Humphreville turns a spotlight on Eastman Johnson, a Maine-born 19th-century painter rarely mentioned these days whose work might initially feel a bit arcane. However, Humphreville’s recasting of his work is thoroughly illuminating. Consider, Humphreville says, that all the exhibition’s paintings were made between the leadup to and during the Civil War, as well as its aftermath. In this light, a work like “The Party in the Maple Sugar Camp” becomes notable for its absence of enslaved Black people, as it was a crop not dependent on slave labor. Or look carefully at “Barn Interior at Corn Husking Time,” where you can discern graffiti promoting Abraham Lincoln and his vice president Hannibal Hamlin. “He was painting at a moment when this country was feeling very pressured,” she observes of Johnson, “and we are also in a very fractured place now as a nation.”

Institute of Contemporary Art at Maine College of Art & Design

522 Congress St., Portland, 207-699-5029, meca.edu/ica

“Objects of Power” (Oct. 4 through Dec. 13) is determined to shake the tree. It’s not exactly news that museums, auction houses and galleries are rife with systems and structures that have slanted advantages toward male Eurocentric artists for a few centuries now. Who gets exhibited, whose works are valued, how prices are fixed – it’s a dirtier business than the white-glove genteel image the art world purveys, with all sorts of exclusionary tactics and hierarchies in place. This show, says director of exhibitions Iris Williamson, “is a selection of stories told by artists dealing with those structures.”

William Villalongo, “A Dance for Dave,” 2023. Acrylic, velvet flocking and paper. In “Objects & Power” at the ICA at MECA&D. Courtesy of © Villalongo Studio LLC and Susan Inglett Gallery, NYC

The 10 artists in this show tackle the complicated and delicate issues of human remains being preserved and possessed by museum collections, repatriation of artifacts to their cultures of origin, an epidemic of erasure and curatorial positionality, to name a few. For instance, Williamson says, “Some think about how objects are kept and held.” Museums have long claimed that they should be the stewards of these treasures because they will take care of them better and engage in more refined scholarship. Legally, they must allow access to them by the cultures to which they rightfully belong. But, she notes, though access gets an initial “yes,” a “no happens in running out the timeline” of appeals and conditions. Sara Siestream’s work in the show addresses some of this conundrum.

Request 1 -
Reproduce the part of the exhibition review starting at "The 10 artists" and ending at "of this conundrum.".
Request 2 -
Answer these questions about the exhibition review:
(a) In which state was Eastman Johnson born?
(b) Which two political figures are promoted by the graffiti in "Barn Interior at Corn Husking Time"?
(c) How many artists are in "Objects of Power"?
Request 3 -
Carry the exhibition review forward from its last sentence.
The listing that follows comes from a different source than the exhibition review.

Provided material -
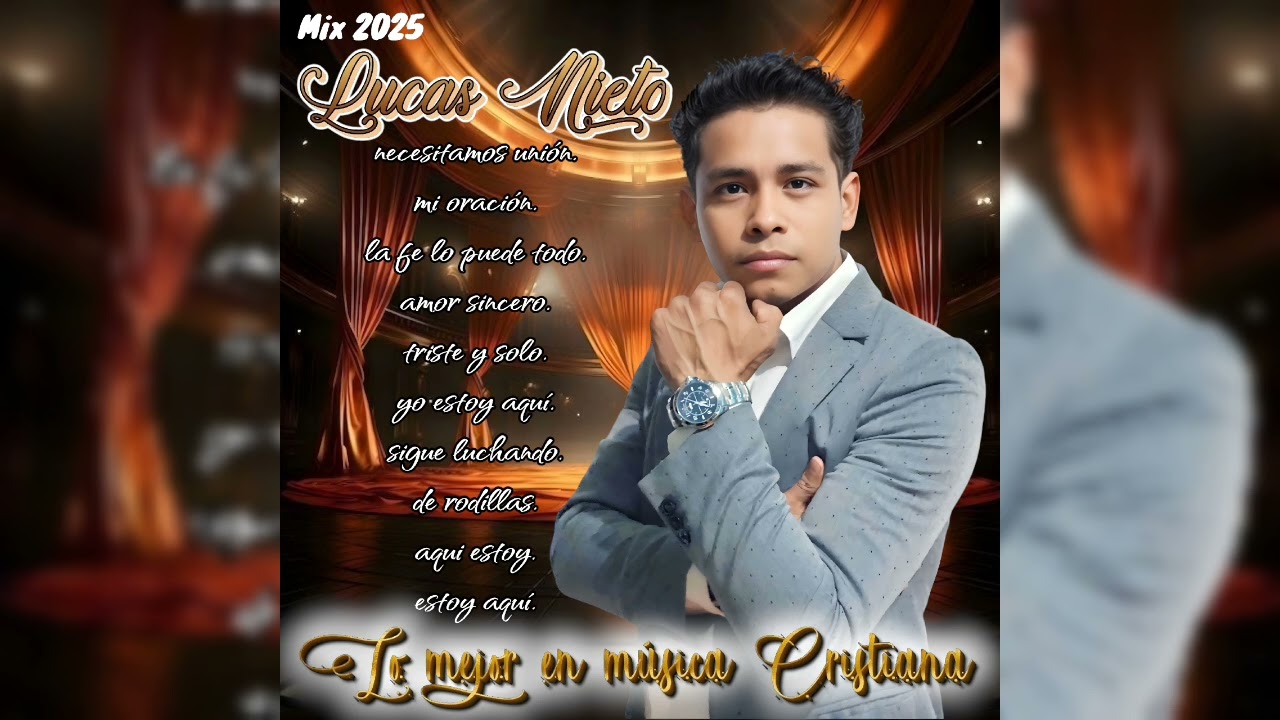 Lo Mejor En Música Cristiana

Exercise response 1 -
The 10 artists in this show tackle the complicated and delicate issues of human remains being preserved and possessed by museum collections, repatriation of artifacts to their cultures of origin, an epidemic of erasure and curatorial positionality, to name a few. For instance, Williamson says, “Some think about how objects are kept and held.” Museums have long claimed that they should be the stewards of these treasures because they will take care of them better and engage in more refined scholarship. Legally, they must allow access to them by the cultures to which they rightfully belong. But, she notes, though access gets an initial “yes,” a “no happens in running out the timeline” of appeals and conditions. Sara Siestream’s work in the show addresses some of this conundrum.

Exercise response 2 -
(a) Maine
(b) Abraham Lincoln and Hannibal Hamlin
(c) 10

Exercise response 3 -
Gala Porras-Kim touches upon the issue of human remains in museum collections. And even Williamson examines her own biases as curator. “There’s still gatekeeping happening,” she admits. “I come from a certain point of view and background. So, sometimes, one solution is to give up the responsibility of curating to an artist.” Result? ICA will surrender the front window space, allowing free rein to Portland-based Maya Tihtiyas Attean, a Wabanaki artist raised on the Penobscot Reservation.

University of New England

716 Stevens Ave, Portland and 11 Hills Beach Road, Biddeford, 207-602, 3000, library.une.edu/art-galleries

UNE’s two outposts continue shows that opened this spring. At the Portland campus we have “The Numbers Game,” a group show that revolves around the use of mathematics in art-making. The galleries’ director, Hilary Irons, explains the show’s six women artists “invite us to contemplate how the use of mathematics and numbers-based thinking can further creative activity. Students of mathematics, statistics and other fields requiring their own forms of creativity with numbers will find much to contemplate.” Among these are the Fibonacci sequence-inspired paintings of Grace DeGennaro, the sculptural ceramics of Lynn Duryea, the “Water Shapes” of Emily Haas, Meg Hahn’s “Cut Out Shadows” oil-on-panel works, Munira Naqui’s minimalist paintings, and Alice Spencer’s repetitive pattern-based works.

Alicia Ethridge, “Wind Seeker.” In “Light and Shadow” at University of New England in Biddeford. Image courtesy of the artist

In Biddeford, “Light and Shadow: Motherhood, Creativity and the Discourse of Ability” (through Oct. 20), says Irons, “highlights the creative work of a diverse set of artists who are also mothers of children with special needs. Focusing on the power of their studio work outside any particular reference to their children,” she continues, “it honors the creative autonomy of artists within family structures, and provides a unique window into the lives of parents of differently abled children for students of education and social sciences.”

Yet its appeal really speaks to any mother who has ever tried to manage the many responsibilities required of her and the importance, within that, of personal space – the “autonomy” Irons mentions – to recuperate, contemplate and regenerate.

University of Southern Maine

5 University Way, Gorham, 800-800-4876, usm.maine.edu/gallery

On Oct. 3, USM reopens its galleries with “under/current,” which presents the multimedia work of Stephanie Garon. It incorporates video, sound and mined rocks into an immersive installation. The exhibition summary reads, in part: “under/current explores issues around land claim and mining’s impact on one local economy driven by fishing, clean water, and environmental stability … The artist considers the rock for where it intersects within … water … where extractive mining processes hold their most significant and potentially detrimental impact.”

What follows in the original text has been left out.